• **What the task asks**
Write out everything from the start of the records down to the line containing "What is the difference between the Non-Hispanic", character for character.

• **Source information**
┌──
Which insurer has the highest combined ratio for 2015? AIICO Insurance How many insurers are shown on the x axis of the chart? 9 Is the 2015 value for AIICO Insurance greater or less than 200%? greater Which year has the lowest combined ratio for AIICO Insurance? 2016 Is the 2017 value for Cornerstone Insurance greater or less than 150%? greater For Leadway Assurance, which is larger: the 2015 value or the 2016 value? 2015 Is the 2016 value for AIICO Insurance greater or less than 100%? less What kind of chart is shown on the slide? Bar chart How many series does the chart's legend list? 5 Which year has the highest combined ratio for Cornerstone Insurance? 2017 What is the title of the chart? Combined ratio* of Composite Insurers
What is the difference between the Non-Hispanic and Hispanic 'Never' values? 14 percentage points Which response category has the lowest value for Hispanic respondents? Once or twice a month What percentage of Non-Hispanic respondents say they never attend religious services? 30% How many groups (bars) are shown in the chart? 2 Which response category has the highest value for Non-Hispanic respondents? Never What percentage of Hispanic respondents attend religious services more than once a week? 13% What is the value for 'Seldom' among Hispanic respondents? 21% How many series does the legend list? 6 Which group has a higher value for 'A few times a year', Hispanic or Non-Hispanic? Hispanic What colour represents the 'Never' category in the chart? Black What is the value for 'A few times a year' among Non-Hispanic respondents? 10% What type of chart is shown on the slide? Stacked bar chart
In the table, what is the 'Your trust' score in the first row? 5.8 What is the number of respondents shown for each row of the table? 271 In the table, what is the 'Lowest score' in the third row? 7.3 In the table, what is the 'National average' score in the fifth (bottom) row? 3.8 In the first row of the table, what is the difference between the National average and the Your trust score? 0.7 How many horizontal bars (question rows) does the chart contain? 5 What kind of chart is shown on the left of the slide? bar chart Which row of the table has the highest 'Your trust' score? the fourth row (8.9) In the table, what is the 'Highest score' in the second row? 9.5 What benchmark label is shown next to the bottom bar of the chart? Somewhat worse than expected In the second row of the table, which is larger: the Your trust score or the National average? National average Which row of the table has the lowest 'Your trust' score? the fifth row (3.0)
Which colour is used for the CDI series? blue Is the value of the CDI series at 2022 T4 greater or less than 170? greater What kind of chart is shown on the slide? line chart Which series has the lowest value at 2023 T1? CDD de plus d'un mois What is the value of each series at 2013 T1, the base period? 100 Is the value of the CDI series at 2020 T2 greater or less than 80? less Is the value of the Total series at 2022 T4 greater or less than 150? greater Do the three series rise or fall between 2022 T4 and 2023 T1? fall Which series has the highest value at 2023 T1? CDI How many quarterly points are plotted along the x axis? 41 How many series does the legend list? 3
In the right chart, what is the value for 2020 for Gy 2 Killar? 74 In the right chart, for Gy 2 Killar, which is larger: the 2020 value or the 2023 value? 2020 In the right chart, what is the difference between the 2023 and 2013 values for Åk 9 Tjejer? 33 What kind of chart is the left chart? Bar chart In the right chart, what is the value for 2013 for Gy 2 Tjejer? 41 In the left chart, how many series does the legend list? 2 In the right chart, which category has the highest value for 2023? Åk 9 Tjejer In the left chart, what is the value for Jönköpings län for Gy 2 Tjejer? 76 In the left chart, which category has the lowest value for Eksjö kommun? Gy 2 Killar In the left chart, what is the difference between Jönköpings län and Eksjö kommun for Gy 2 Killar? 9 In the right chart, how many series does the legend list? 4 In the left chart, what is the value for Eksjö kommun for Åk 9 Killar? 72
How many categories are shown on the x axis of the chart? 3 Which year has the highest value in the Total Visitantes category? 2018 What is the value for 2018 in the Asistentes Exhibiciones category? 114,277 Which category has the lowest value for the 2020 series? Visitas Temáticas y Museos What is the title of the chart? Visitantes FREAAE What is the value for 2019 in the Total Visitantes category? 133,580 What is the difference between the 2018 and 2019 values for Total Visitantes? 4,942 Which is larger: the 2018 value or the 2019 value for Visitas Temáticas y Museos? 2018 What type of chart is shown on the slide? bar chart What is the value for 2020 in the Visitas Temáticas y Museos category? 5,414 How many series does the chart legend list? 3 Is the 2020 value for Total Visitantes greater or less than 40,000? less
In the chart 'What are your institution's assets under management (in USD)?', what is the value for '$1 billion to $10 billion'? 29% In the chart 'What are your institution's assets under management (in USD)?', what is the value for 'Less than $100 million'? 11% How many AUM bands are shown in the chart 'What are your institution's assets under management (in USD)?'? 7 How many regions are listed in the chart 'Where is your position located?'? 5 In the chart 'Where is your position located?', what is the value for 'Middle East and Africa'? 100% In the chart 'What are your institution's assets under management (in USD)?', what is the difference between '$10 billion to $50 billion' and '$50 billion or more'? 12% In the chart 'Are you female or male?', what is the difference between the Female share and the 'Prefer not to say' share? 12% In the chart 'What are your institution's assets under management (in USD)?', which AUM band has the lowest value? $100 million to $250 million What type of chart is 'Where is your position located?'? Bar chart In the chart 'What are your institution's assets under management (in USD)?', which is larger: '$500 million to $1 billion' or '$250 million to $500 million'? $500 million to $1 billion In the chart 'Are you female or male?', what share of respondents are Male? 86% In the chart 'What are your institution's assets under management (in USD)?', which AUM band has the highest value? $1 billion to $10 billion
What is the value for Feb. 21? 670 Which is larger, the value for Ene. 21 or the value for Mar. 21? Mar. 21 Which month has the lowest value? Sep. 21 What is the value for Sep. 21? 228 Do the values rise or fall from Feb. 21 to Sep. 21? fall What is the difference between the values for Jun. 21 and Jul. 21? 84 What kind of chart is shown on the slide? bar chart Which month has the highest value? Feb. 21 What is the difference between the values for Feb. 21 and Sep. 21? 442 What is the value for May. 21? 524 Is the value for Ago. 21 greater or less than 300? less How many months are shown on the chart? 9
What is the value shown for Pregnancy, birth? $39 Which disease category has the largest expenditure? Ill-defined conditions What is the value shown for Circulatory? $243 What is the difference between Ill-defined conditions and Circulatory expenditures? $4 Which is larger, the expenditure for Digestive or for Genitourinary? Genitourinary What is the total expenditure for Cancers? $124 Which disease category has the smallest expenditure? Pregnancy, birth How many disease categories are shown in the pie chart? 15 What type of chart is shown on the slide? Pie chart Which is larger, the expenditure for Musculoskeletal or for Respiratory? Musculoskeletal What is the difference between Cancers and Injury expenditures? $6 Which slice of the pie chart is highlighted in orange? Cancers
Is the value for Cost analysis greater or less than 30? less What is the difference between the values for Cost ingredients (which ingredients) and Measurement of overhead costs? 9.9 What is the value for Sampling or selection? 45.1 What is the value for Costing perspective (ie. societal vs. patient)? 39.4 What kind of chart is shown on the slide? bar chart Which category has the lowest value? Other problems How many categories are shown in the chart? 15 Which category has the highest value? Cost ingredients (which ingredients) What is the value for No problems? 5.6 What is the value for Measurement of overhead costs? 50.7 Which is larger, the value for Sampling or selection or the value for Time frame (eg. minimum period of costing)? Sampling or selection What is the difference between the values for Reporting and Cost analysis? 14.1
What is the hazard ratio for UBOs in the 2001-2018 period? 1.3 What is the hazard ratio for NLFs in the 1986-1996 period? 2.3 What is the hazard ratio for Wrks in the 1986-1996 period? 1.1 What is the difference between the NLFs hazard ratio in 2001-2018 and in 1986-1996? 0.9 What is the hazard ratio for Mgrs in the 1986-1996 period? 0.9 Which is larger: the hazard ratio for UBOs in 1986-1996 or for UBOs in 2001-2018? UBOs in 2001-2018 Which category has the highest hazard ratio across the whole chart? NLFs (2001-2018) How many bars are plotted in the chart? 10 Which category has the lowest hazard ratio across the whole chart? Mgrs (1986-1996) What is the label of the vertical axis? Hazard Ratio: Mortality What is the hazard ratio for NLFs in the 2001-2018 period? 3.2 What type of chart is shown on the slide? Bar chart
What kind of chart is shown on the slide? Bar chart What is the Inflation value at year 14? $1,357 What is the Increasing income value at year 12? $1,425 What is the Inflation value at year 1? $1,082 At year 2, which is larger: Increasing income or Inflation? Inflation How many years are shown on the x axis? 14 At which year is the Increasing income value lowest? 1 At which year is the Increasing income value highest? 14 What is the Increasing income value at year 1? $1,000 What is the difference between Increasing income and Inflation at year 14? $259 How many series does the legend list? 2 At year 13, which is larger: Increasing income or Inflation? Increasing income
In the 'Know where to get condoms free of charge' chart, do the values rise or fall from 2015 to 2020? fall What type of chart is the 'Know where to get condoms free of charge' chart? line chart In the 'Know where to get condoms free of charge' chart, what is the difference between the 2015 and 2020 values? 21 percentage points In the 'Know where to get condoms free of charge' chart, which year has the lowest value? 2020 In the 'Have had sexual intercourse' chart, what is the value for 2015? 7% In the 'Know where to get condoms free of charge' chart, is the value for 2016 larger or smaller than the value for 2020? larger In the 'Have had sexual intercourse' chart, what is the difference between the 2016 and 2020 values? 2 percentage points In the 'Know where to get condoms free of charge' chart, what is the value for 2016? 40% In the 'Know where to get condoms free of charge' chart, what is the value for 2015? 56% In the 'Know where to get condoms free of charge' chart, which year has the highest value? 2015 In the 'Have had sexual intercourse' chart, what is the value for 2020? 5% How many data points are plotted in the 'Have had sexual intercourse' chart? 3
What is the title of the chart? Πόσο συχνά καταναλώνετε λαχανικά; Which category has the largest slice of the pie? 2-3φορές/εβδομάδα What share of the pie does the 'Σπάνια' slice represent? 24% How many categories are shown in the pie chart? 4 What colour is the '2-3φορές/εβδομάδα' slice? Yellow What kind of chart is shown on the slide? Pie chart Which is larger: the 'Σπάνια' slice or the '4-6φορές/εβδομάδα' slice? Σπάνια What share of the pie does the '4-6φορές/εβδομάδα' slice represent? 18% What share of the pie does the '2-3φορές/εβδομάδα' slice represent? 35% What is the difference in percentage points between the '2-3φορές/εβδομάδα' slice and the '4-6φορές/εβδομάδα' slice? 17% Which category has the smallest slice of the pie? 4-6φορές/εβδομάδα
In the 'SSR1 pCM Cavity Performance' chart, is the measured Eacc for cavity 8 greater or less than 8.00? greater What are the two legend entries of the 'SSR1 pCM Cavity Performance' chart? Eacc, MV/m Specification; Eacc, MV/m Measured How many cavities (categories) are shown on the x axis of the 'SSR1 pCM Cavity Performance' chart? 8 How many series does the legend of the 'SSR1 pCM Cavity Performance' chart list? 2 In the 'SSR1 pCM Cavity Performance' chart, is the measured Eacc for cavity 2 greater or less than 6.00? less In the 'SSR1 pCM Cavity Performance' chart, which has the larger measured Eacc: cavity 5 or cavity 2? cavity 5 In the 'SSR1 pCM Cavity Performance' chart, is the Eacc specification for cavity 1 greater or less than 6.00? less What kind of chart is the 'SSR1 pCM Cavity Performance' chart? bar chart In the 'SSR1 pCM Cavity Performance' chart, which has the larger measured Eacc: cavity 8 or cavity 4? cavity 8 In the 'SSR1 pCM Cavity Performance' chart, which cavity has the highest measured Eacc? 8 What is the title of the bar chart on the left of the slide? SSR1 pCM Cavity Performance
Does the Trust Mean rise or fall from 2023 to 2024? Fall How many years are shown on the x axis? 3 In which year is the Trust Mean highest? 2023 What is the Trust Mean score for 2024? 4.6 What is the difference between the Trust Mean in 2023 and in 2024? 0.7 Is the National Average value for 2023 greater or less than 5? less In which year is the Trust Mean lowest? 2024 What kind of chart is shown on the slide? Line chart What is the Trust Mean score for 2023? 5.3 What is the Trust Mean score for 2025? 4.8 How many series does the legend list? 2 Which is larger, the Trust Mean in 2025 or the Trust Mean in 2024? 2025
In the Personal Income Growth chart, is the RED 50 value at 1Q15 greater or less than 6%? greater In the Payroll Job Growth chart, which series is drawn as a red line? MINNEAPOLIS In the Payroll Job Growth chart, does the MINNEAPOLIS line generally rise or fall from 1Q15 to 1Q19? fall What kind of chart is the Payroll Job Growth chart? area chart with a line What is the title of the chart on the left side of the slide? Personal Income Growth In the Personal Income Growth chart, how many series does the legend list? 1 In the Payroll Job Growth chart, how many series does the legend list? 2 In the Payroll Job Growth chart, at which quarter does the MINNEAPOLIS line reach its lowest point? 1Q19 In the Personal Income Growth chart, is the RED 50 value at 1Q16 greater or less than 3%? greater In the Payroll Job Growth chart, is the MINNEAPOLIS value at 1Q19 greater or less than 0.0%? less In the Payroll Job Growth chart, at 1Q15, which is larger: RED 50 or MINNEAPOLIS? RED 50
└──
• **Output**
Which insurer has the highest combined ratio for 2015? AIICO Insurance How many insurers are shown on the x axis of the chart? 9 Is the 2015 value for AIICO Insurance greater or less than 200%? greater Which year has the lowest combined ratio for AIICO Insurance? 2016 Is the 2017 value for Cornerstone Insurance greater or less than 150%? greater For Leadway Assurance, which is larger: the 2015 value or the 2016 value? 2015 Is the 2016 value for AIICO Insurance greater or less than 100%? less What kind of chart is shown on the slide? Bar chart How many series does the chart's legend list? 5 Which year has the highest combined ratio for Cornerstone Insurance? 2017 What is the title of the chart? Combined ratio* of Composite Insurers
What is the difference between the Non-Hispanic and Hispanic 'Never' values? 14 percentage points Which response category has the lowest value for Hispanic respondents? Once or twice a month What percentage of Non-Hispanic respondents say they never attend religious services? 30% How many groups (bars) are shown in the chart? 2 Which response category has the highest value for Non-Hispanic respondents? Never What percentage of Hispanic respondents attend religious services more than once a week? 13% What is the value for 'Seldom' among Hispanic respondents? 21% How many series does the legend list? 6 Which group has a higher value for 'A few times a year', Hispanic or Non-Hispanic? Hispanic What colour represents the 'Never' category in the chart? Black What is the value for 'A few times a year' among Non-Hispanic respondents? 10% What type of chart is shown on the slide? Stacked bar chart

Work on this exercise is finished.